▶ [Data to use]
________

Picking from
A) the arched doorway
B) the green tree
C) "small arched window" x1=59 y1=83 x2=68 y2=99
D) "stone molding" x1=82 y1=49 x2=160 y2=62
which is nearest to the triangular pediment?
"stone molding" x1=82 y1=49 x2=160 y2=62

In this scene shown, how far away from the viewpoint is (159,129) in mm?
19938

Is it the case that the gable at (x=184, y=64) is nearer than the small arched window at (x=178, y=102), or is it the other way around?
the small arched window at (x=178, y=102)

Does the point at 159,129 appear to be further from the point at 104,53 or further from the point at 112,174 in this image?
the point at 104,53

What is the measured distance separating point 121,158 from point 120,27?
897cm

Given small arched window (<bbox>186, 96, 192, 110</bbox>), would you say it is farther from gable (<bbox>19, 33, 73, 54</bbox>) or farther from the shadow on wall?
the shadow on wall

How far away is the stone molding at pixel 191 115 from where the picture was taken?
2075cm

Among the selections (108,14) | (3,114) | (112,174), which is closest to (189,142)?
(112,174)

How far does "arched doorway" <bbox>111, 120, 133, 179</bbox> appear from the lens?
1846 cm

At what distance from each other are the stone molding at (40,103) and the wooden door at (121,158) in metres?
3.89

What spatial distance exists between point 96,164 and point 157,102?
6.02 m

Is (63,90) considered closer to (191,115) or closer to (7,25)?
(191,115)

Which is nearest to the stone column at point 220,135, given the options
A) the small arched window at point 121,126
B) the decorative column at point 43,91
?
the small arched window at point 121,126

________

▶ [Work to do]
Retype all of the data above line for line, without changing anything.

▶ [Exercise answer]
Picking from
A) the arched doorway
B) the green tree
C) "small arched window" x1=59 y1=83 x2=68 y2=99
D) "stone molding" x1=82 y1=49 x2=160 y2=62
which is nearest to the triangular pediment?
"stone molding" x1=82 y1=49 x2=160 y2=62

In this scene shown, how far away from the viewpoint is (159,129) in mm?
19938

Is it the case that the gable at (x=184, y=64) is nearer than the small arched window at (x=178, y=102), or is it the other way around?
the small arched window at (x=178, y=102)

Does the point at 159,129 appear to be further from the point at 104,53 or further from the point at 112,174 in this image?
the point at 104,53

What is the measured distance separating point 121,158 from point 120,27?
897cm

Given small arched window (<bbox>186, 96, 192, 110</bbox>), would you say it is farther from gable (<bbox>19, 33, 73, 54</bbox>) or farther from the shadow on wall?
the shadow on wall

How far away is the stone molding at pixel 191 115 from where the picture was taken?
2075cm

Among the selections (108,14) | (3,114) | (112,174), which is closest to (189,142)?
(112,174)

How far does "arched doorway" <bbox>111, 120, 133, 179</bbox> appear from the lens?
1846 cm

At what distance from each other are the stone molding at (40,103) and the wooden door at (121,158) in metres?
3.89

What spatial distance exists between point 96,164 and point 157,102?
6.02 m

Is (63,90) considered closer to (191,115) or closer to (7,25)?
(191,115)

Which is nearest to the stone column at point 220,135, given the options
A) the small arched window at point 121,126
B) the decorative column at point 43,91
?
the small arched window at point 121,126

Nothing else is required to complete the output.